For the past few weeks I have been thinking of different features I could add to LibbyLogic.com. Rice-a-Roni and refried beans recipes? Too intense for most people. Celebrities that look like chimps? Been done. Bar tending tips? I think I've had enough hang overs. Then it came to me -- random lists of five. I like lists, and writing briefer min pieces may be appreciated by my readers fort whom a whole post is just too much. After all, America is getting dumber. After I decided on the whole "five things" idea my friend Ellen posted this on her blog. So, for the inaugural "LibbyLogic Five Things You Should Know" post I give you five things you probably don't know about me. I mean, unless you're Ryan, or a stalker, or Ryan's stalker...
1. I hate chocolate and peanut butter mixed together. Yes, I know, it's like a national obsession and every thing and anything comes in chocolate and peanut butter flavor --- but I think it tastes like feet. And I am not going to tell you how I know what feet taste like, I'm past that chapter of my life and I'm not reliving it for your enjoyment. I can't even have them as elements of a larger thing. Those "Take 5" bars? With the pretzels? Totally ruined by the presence of peanut butter. I have nothing against peanut butter, it just better stay the fuck away from my chocolate.

→ Provided material:
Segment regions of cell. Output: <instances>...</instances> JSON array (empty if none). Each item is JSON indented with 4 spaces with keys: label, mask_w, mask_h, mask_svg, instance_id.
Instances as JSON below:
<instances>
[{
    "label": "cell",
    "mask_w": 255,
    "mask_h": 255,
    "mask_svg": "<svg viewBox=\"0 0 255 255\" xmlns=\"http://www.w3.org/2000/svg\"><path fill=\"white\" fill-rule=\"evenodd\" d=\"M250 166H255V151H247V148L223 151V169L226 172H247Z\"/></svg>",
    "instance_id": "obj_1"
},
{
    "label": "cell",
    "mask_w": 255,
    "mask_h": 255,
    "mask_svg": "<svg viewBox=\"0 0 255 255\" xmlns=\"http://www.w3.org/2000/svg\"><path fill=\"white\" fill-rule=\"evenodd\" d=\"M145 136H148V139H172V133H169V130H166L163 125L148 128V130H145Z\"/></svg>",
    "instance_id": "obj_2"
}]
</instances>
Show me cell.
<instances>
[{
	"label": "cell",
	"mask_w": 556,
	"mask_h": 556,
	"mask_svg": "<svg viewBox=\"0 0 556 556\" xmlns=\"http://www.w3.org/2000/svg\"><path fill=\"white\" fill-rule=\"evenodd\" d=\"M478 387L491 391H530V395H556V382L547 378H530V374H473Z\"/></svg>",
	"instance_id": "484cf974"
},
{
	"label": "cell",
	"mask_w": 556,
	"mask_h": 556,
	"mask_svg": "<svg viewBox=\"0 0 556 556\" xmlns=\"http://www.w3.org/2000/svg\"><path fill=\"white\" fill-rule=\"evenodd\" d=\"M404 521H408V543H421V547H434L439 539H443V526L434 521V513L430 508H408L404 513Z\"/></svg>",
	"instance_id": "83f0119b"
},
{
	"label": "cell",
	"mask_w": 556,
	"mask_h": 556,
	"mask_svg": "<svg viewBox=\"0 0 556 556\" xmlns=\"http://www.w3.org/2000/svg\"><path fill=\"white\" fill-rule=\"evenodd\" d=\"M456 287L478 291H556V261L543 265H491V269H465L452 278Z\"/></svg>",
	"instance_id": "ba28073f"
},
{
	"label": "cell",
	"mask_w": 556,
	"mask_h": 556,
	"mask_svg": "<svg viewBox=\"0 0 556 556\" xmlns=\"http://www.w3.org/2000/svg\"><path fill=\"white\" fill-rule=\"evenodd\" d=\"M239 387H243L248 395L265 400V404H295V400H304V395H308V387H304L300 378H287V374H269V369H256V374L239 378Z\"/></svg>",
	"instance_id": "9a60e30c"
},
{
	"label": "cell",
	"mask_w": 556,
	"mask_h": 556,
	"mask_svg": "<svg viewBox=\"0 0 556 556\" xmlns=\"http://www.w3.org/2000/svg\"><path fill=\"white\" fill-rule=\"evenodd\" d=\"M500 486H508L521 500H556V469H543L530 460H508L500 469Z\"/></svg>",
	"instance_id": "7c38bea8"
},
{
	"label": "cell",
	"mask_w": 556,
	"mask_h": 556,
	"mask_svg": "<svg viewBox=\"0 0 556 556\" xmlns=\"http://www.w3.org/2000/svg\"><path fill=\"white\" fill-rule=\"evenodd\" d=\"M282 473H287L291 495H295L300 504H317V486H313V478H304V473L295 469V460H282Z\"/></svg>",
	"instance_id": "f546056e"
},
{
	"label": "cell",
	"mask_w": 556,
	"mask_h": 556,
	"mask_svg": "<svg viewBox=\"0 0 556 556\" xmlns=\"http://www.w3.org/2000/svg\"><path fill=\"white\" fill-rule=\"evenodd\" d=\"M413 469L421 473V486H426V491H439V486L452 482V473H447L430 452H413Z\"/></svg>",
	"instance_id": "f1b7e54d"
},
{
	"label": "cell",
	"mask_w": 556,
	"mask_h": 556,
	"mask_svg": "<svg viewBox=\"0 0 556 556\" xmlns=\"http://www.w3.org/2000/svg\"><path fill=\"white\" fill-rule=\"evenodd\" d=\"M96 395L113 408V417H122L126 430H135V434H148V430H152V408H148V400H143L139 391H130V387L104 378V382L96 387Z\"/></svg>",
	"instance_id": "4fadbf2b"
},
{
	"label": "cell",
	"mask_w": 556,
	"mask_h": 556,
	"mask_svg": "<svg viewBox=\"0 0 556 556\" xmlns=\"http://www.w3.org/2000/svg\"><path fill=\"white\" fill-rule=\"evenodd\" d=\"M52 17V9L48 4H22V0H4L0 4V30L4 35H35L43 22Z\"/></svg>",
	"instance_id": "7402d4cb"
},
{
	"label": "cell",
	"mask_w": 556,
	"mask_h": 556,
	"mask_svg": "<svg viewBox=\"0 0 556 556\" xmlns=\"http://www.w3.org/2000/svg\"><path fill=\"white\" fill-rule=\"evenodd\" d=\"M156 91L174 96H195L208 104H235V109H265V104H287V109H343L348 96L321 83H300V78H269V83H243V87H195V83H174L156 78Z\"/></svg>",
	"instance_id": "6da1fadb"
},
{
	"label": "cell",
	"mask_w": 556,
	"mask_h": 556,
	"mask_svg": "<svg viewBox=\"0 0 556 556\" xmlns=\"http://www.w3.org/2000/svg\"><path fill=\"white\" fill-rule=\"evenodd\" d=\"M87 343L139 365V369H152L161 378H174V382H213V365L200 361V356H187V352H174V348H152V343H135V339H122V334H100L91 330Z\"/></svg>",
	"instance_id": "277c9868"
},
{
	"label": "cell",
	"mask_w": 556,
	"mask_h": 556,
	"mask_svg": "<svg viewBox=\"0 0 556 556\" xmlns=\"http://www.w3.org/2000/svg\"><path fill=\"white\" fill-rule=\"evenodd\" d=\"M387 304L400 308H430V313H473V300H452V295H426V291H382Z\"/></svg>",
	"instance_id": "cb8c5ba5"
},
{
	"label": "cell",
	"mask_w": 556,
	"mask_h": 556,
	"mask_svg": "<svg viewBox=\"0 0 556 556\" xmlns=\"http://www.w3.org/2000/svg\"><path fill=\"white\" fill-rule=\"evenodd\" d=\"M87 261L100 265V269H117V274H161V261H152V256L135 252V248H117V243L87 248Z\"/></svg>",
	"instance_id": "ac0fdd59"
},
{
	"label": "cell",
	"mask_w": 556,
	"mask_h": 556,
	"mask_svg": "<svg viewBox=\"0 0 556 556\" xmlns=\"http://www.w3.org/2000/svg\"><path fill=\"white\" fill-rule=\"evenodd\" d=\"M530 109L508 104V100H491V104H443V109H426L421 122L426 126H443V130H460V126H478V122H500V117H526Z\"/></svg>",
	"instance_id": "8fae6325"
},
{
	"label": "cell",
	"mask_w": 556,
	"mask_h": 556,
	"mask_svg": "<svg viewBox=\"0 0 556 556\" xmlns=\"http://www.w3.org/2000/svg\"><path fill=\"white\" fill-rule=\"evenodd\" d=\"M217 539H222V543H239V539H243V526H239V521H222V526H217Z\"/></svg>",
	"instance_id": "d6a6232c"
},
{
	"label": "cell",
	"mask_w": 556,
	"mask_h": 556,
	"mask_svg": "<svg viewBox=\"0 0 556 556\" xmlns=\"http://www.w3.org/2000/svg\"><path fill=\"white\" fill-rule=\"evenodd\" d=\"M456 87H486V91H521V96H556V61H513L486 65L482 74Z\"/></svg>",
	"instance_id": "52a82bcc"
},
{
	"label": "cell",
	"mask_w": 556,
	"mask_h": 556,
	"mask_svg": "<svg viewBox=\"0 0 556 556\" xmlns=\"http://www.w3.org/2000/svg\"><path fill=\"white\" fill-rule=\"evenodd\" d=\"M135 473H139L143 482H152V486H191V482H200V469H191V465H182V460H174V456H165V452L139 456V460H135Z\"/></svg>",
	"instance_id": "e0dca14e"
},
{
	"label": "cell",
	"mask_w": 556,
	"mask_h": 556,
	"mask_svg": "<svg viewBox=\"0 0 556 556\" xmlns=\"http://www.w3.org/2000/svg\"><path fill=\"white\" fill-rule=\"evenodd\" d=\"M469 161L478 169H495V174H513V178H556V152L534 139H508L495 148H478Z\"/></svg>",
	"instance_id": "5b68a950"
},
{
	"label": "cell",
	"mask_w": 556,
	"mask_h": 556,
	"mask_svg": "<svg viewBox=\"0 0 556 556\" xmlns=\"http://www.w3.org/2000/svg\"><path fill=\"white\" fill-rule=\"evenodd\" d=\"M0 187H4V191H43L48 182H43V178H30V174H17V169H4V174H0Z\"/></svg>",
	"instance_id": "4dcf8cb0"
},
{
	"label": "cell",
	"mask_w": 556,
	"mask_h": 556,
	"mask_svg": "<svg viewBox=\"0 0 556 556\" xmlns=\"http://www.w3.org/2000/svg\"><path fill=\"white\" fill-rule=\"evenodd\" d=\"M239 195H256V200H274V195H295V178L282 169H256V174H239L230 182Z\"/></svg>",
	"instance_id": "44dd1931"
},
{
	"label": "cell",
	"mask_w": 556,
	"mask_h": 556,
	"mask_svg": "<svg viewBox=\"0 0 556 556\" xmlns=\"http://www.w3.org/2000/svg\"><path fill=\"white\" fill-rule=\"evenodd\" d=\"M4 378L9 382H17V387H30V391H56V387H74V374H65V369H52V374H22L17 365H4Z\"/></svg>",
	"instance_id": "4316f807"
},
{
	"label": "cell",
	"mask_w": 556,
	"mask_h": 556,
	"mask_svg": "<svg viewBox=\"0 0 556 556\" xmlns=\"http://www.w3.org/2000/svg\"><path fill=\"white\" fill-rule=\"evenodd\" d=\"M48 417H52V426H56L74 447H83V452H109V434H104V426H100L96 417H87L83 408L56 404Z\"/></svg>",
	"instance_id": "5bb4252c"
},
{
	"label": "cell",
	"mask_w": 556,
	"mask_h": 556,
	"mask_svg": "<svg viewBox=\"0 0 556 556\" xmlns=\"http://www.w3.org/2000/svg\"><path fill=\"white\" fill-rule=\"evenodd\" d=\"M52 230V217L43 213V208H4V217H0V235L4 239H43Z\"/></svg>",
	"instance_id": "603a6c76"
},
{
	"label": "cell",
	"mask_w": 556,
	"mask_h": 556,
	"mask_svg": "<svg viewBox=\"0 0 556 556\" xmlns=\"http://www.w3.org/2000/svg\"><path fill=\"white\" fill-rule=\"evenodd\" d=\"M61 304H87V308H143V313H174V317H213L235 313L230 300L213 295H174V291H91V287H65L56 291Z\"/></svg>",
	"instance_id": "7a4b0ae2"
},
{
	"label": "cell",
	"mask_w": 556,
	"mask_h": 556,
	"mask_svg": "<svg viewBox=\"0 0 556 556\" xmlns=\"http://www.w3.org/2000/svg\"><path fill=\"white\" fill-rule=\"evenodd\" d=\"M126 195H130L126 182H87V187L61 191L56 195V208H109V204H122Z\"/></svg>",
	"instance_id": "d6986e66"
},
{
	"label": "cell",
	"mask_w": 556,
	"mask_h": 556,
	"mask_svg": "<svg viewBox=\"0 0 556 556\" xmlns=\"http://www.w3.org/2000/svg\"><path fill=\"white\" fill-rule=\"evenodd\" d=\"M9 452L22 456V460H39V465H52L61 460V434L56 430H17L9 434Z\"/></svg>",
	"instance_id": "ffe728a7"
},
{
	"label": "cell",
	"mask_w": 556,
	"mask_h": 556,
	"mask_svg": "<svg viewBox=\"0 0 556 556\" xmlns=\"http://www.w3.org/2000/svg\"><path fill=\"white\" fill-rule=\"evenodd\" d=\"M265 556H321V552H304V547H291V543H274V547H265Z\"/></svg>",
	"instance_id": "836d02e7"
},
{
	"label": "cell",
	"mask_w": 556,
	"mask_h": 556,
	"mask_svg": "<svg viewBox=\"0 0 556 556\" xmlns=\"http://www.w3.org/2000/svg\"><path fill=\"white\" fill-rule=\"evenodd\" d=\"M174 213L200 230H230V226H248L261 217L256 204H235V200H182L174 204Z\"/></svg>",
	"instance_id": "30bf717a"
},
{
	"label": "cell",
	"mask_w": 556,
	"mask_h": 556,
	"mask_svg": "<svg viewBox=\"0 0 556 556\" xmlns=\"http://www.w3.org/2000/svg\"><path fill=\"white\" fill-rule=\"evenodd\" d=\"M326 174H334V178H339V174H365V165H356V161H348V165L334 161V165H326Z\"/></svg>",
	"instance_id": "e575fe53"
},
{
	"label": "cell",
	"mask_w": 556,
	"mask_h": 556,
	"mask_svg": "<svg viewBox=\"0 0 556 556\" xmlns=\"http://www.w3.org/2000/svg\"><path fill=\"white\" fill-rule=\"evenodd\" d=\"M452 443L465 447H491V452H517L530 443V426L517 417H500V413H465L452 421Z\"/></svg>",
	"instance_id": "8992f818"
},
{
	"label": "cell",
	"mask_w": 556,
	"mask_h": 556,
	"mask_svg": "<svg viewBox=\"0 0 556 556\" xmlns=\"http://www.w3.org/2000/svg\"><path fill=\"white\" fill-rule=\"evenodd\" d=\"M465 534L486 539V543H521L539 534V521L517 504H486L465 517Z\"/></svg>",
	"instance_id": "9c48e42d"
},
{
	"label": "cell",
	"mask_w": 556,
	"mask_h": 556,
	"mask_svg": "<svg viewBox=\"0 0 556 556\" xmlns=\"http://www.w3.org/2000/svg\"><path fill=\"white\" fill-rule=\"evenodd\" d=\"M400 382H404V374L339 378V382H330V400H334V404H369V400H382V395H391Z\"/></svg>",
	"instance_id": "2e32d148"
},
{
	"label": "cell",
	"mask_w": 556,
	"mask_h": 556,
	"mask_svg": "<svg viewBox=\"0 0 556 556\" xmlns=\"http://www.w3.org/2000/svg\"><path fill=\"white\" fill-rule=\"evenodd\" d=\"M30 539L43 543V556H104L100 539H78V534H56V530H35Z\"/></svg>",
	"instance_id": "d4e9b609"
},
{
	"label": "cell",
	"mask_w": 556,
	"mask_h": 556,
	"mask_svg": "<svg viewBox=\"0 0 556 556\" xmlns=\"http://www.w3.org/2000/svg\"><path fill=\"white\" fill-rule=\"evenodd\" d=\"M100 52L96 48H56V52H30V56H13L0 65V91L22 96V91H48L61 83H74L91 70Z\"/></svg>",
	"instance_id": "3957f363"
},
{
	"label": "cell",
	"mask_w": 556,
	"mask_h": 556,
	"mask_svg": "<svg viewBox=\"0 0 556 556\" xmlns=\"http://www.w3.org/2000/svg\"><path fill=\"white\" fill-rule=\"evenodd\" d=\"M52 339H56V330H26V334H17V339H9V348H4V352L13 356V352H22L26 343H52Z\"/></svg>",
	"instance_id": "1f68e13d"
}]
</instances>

→ What you will do:
1) Rewrite the paragraph of the blog post that begins "1. I hate chocolate and peanut butter" as a short list that keeps its main facts.
2) Update the blog post from "For the past" up to and including "or Ryan's stalker...", putting "gorillas" in place of "chimps".
3) Go on with the blog post about five things readers probably don't know about its writer, starting after its last sentence.

→ Answers for each item:
1)
- The writer hates chocolate and peanut butter mixed together, even though the combination is a national obsession and comes in countless products.
- To the writer, it tastes like feet.
- The writer can't stand the pair even as parts of something larger; the peanut butter ruins "Take 5" bars, pretzels and all.
- The writer has nothing against peanut butter on its own, as long as it stays away from chocolate.

2)
For the past few weeks I have been thinking of different features I could add to LibbyLogic.com. Rice-a-Roni and refried beans recipes? Too intense for most people. Celebrities that look like gorillas? Been done. Bar tending tips? I think I've had enough hang overs. Then it came to me -- random lists of five. I like lists, and writing briefer min pieces may be appreciated by my readers fort whom a whole post is just too much. After all, America is getting dumber. After I decided on the whole "five things" idea my friend Ellen posted this on her blog. So, for the inaugural "LibbyLogic Five Things You Should Know" post I give you five things you probably don't know about me. I mean, unless you're Ryan, or a stalker, or Ryan's stalker...

3)
2. If I could have any job in the world it would be as a continuity editor for television and films. You know how you'll be watching a movie and suddenly the character that wasn't wearing a ring in the last shot is wearing two? That's bad continuity. And it drives me nuts. I would love to be the person who watches out for that stuff and makes sure everything is perfect in every shot. It appeals to my obsessive nature for picayune things. The job also entails finding era clothing and props for period pieces. There is nothing better than combing through antique stores looking for old soda bottles and so forth. It's like shopping, but I don't have to worry that anything I am buying will make my ass look fat. Unfortunately, to have such a job I would have to live in LA. I would rather eat chocolate and peanut butter.
3. I crochet. I'm not like, crazy insanely good at it, but I can do a good straight stitch and make warm, pretty blankets, scarves, and anything else that only requires a series of lines. I find it very relaxing to just sit and do the same thing over and over again. And people are always surprised when I saw I made something for them.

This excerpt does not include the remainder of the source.